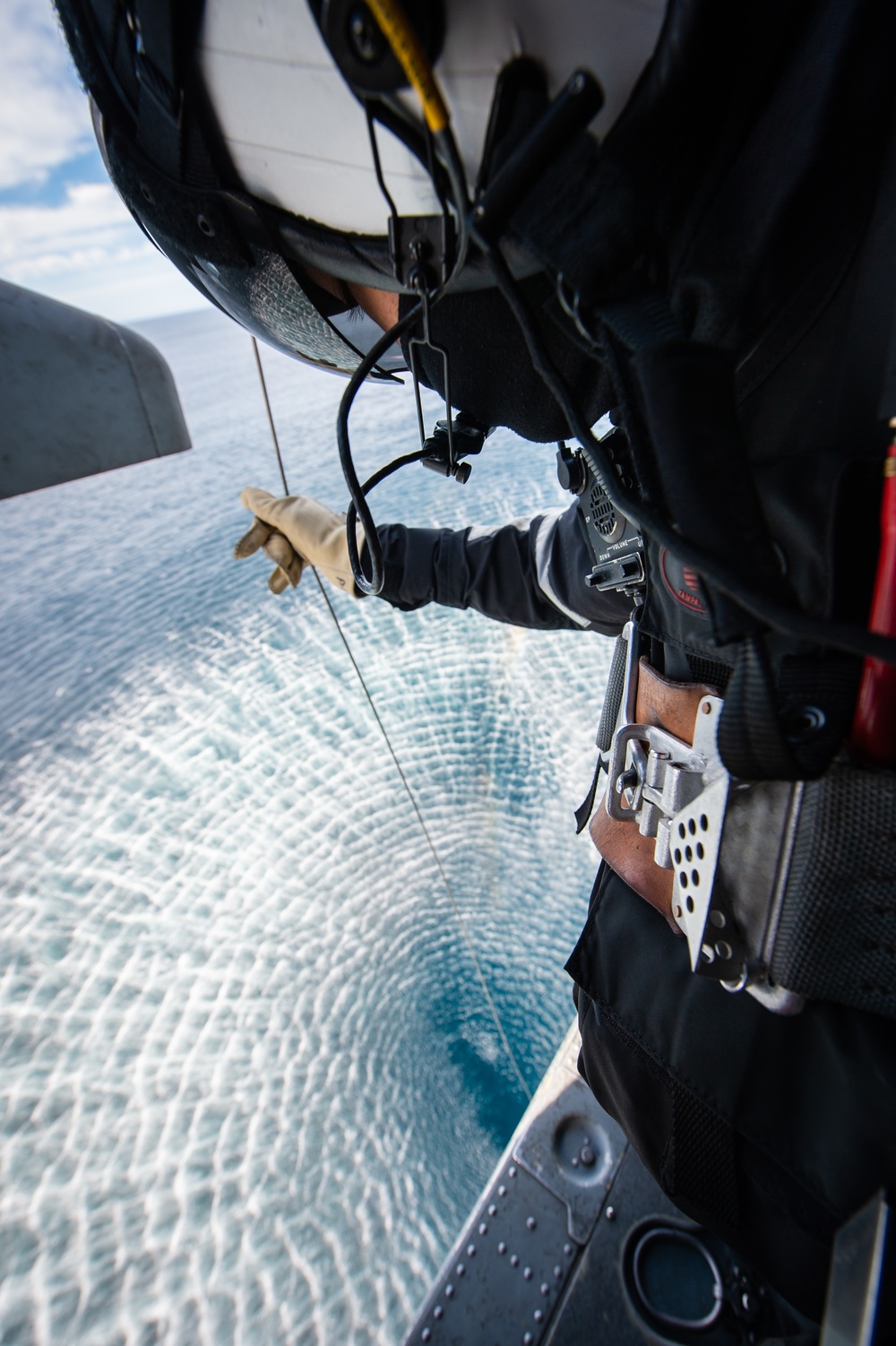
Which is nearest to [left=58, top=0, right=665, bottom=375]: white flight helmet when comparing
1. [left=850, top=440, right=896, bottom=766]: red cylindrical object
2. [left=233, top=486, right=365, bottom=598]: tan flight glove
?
[left=850, top=440, right=896, bottom=766]: red cylindrical object

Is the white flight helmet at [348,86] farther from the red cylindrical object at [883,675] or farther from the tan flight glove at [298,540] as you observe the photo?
the tan flight glove at [298,540]

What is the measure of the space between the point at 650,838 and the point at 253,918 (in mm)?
1194

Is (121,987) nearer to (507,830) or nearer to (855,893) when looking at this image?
(507,830)

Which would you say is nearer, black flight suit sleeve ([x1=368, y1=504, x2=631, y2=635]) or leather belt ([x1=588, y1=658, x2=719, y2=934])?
leather belt ([x1=588, y1=658, x2=719, y2=934])

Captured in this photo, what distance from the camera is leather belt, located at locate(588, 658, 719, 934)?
0.57m

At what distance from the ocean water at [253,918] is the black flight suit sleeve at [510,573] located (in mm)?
883

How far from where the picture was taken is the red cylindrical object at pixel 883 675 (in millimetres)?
348

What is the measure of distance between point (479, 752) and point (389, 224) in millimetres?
1690

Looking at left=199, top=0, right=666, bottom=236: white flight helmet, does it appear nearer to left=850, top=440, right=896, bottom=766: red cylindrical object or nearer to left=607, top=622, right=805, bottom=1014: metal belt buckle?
left=850, top=440, right=896, bottom=766: red cylindrical object

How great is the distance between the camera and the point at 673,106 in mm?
359

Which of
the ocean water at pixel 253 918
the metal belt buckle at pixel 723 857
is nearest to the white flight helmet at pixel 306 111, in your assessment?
the metal belt buckle at pixel 723 857

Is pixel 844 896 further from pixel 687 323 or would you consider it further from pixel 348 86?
pixel 348 86

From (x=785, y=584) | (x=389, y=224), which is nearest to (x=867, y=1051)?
(x=785, y=584)

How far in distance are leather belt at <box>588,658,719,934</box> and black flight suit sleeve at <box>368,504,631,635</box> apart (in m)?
0.30
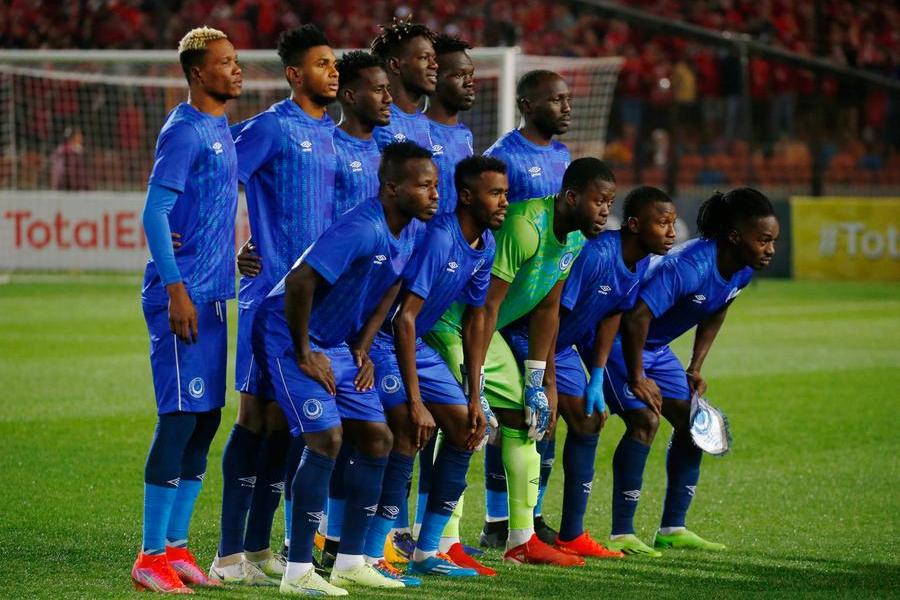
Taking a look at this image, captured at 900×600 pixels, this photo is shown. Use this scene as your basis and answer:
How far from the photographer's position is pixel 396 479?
5.79 m

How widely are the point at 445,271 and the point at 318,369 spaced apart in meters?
0.69

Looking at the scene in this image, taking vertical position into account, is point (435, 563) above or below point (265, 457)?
below

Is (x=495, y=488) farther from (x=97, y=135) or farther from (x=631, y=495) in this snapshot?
(x=97, y=135)

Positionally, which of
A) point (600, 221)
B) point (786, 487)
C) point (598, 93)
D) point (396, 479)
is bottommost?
point (786, 487)

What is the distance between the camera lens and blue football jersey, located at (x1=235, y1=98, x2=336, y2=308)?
229 inches

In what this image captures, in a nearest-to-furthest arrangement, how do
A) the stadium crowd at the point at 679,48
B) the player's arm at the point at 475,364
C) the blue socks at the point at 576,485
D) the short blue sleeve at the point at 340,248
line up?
the short blue sleeve at the point at 340,248 < the player's arm at the point at 475,364 < the blue socks at the point at 576,485 < the stadium crowd at the point at 679,48

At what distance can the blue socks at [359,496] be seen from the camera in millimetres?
5453

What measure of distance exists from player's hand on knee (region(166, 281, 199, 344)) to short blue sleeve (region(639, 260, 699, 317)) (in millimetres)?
2161

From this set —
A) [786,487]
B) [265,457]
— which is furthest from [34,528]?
[786,487]

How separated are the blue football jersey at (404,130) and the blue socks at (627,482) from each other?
5.42 feet

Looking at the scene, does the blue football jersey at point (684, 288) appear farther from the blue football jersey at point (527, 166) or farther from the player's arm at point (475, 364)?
the player's arm at point (475, 364)

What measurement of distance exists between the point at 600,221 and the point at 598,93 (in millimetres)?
17654

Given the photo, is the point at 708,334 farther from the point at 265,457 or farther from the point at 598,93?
the point at 598,93

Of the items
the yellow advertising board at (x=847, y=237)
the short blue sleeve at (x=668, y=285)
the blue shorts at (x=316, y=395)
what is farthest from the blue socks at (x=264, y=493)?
the yellow advertising board at (x=847, y=237)
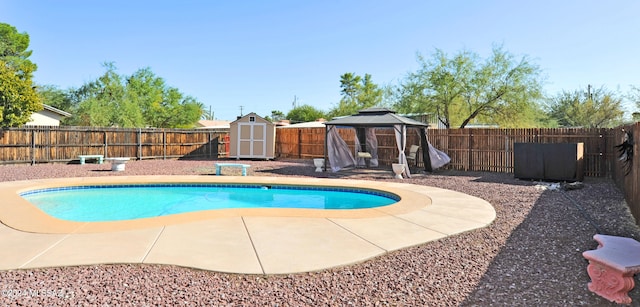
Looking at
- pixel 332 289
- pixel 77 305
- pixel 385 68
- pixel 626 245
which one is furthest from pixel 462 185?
pixel 385 68

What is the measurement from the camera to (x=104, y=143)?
1590 cm

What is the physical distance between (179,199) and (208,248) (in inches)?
206

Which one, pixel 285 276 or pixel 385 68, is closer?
pixel 285 276

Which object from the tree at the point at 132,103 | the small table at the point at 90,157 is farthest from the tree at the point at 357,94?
the small table at the point at 90,157

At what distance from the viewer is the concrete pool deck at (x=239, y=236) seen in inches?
136

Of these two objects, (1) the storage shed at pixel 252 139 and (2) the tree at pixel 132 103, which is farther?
(2) the tree at pixel 132 103

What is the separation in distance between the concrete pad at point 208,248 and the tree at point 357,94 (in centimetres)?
3049

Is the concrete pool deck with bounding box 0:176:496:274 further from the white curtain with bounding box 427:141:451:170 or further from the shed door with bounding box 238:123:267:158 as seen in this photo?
the shed door with bounding box 238:123:267:158

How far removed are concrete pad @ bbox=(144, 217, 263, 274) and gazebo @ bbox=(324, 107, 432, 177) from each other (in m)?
7.45

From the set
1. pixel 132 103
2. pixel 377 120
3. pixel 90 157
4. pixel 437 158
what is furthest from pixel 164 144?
pixel 132 103

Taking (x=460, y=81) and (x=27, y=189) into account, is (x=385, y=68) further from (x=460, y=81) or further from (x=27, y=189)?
(x=27, y=189)

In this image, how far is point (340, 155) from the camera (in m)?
13.3

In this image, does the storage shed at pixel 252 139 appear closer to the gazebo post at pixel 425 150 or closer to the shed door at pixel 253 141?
the shed door at pixel 253 141

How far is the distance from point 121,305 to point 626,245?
4.00 m
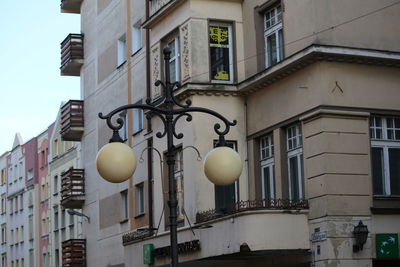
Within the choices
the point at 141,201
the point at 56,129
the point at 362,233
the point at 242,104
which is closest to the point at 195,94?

*Task requirements*
Copy all of the items above word for word, leaving out the pictures.

*Response*
Which is nearest to [left=58, top=0, right=665, bottom=375]: white flight helmet when comparing
1. [left=850, top=440, right=896, bottom=766]: red cylindrical object
2. [left=233, top=486, right=365, bottom=598]: tan flight glove
?
[left=850, top=440, right=896, bottom=766]: red cylindrical object

Is the white flight helmet at [348,86] farther from the red cylindrical object at [883,675] or farther from the tan flight glove at [298,540] as you observe the photo?
the tan flight glove at [298,540]

What is the measure of the space between the point at 650,838 and the point at 253,918 (in mm)?
1194

Is (121,987) nearer to (507,830) or nearer to (855,893) when looking at this image?
(507,830)

Which would you say is nearer, black flight suit sleeve ([x1=368, y1=504, x2=631, y2=635]) or leather belt ([x1=588, y1=658, x2=719, y2=934])?
leather belt ([x1=588, y1=658, x2=719, y2=934])

Captured in this photo, what distance from the camera is leather belt, located at locate(588, 658, 719, 934)?
0.57m

At what distance from the ocean water at [253,918] is the black flight suit sleeve at [510,573] located (in mm)?
883

How far from where the picture was taken is the red cylindrical object at pixel 883 675 (in millimetres)?
348

What is the measure of distance between point (479, 752) and point (389, 224) in millimetres?
1690

Looking at left=199, top=0, right=666, bottom=236: white flight helmet, does it appear nearer to left=850, top=440, right=896, bottom=766: red cylindrical object or nearer to left=607, top=622, right=805, bottom=1014: metal belt buckle?
left=850, top=440, right=896, bottom=766: red cylindrical object

How great is the distance between the camera and the point at 673,106 in mm?
359

Which of
the ocean water at pixel 253 918
the metal belt buckle at pixel 723 857
is nearest to the white flight helmet at pixel 306 111, in your assessment?
the metal belt buckle at pixel 723 857

Is pixel 844 896 further from pixel 687 323 or would you consider it further from pixel 348 86?
pixel 348 86

From (x=785, y=584) | (x=389, y=224), which is nearest to (x=867, y=1051)?
(x=785, y=584)

How far in distance are leather belt at <box>588,658,719,934</box> and black flight suit sleeve at <box>368,504,631,635</box> apart (in m)?
0.30
Taking a look at this image, captured at 900×600 pixels, this photo is shown. Use this scene as your basis and answer:
How far from the photographer's position is pixel 396 479?
5.79 m

How widely are the point at 445,271 and the point at 318,369 spaced apart in meters?
0.69

Looking at the scene in this image, taking vertical position into account, is point (435, 563) above or below point (265, 457)?
below

Is (x=495, y=488) farther from (x=97, y=135) or farther from (x=631, y=495) in this snapshot?
(x=97, y=135)

Positionally, which of
A) point (600, 221)
B) point (786, 487)
C) point (598, 93)
D) point (396, 479)
is bottommost?
point (786, 487)

What is the distance between the camera lens and blue football jersey, located at (x1=235, y1=98, x2=336, y2=308)?
229 inches

In what this image captures, in a nearest-to-furthest arrangement, how do
A) the stadium crowd at the point at 679,48
B) the player's arm at the point at 475,364
C) the blue socks at the point at 576,485
D) the short blue sleeve at the point at 340,248
line up?
the short blue sleeve at the point at 340,248 < the player's arm at the point at 475,364 < the blue socks at the point at 576,485 < the stadium crowd at the point at 679,48

At what distance can the blue socks at [359,496] be seen from the camera in millimetres?
5453

What measure of distance exists from player's hand on knee (region(166, 281, 199, 344)) to short blue sleeve (region(639, 260, 699, 317)) (in millimetres)?
2161

From this set —
A) [786,487]
B) [265,457]
— which is furthest from [34,528]?
[786,487]

How separated are the blue football jersey at (404,130) and the blue socks at (627,482) from each other?
5.42 feet

Looking at the scene, does the blue football jersey at point (684, 288) appear farther from the blue football jersey at point (527, 166) or farther from the player's arm at point (475, 364)?
the player's arm at point (475, 364)

What measurement of distance exists between the point at 600,221 and the point at 598,93 (in millimetres)?
17654

Given the photo, is the point at 708,334 farther from the point at 265,457 or farther from the point at 598,93?
the point at 598,93

Of the items
the yellow advertising board at (x=847, y=237)
the short blue sleeve at (x=668, y=285)
the blue shorts at (x=316, y=395)
what is farthest from the blue socks at (x=264, y=493)?
the yellow advertising board at (x=847, y=237)
Looking at
- pixel 332 289
- pixel 77 305
- pixel 385 68
- pixel 626 245
which one is furthest from pixel 462 185?
pixel 385 68

What is the measurement from the camera to (x=104, y=143)?
1590 cm

What is the physical distance between (179,199) and (208,248) (in inches)?
206

Which one, pixel 285 276 or pixel 385 68, is closer?
pixel 285 276

Which object from the tree at the point at 132,103 | the small table at the point at 90,157 is farthest from the tree at the point at 357,94?
the small table at the point at 90,157

At what distance from the viewer is the concrete pool deck at (x=239, y=236) seen in inches?
136

Of these two objects, (1) the storage shed at pixel 252 139 and (2) the tree at pixel 132 103, which is farther?
(2) the tree at pixel 132 103

What is the separation in distance between the concrete pad at point 208,248 and the tree at point 357,94 (in centimetres)?
3049

Is the concrete pool deck with bounding box 0:176:496:274 further from the white curtain with bounding box 427:141:451:170 or further from the shed door with bounding box 238:123:267:158 as seen in this photo?
the shed door with bounding box 238:123:267:158

How far removed are concrete pad @ bbox=(144, 217, 263, 274) and gazebo @ bbox=(324, 107, 432, 177) from each other (in m)?
7.45

From the set
1. pixel 132 103
2. pixel 377 120
3. pixel 90 157
4. pixel 437 158
what is furthest from pixel 164 144?
pixel 132 103

Taking (x=460, y=81) and (x=27, y=189) into account, is (x=385, y=68) further from (x=460, y=81) or further from (x=27, y=189)?
(x=27, y=189)

In this image, how far is point (340, 155) from the camera (in m)?
13.3

In this image, does the storage shed at pixel 252 139 appear closer to the gazebo post at pixel 425 150 or closer to the shed door at pixel 253 141?
the shed door at pixel 253 141

How far is the distance from point 121,305 to point 626,245?
4.00 m
Within the choices
the point at 141,201
the point at 56,129
the point at 362,233
the point at 242,104
which is closest to the point at 195,94?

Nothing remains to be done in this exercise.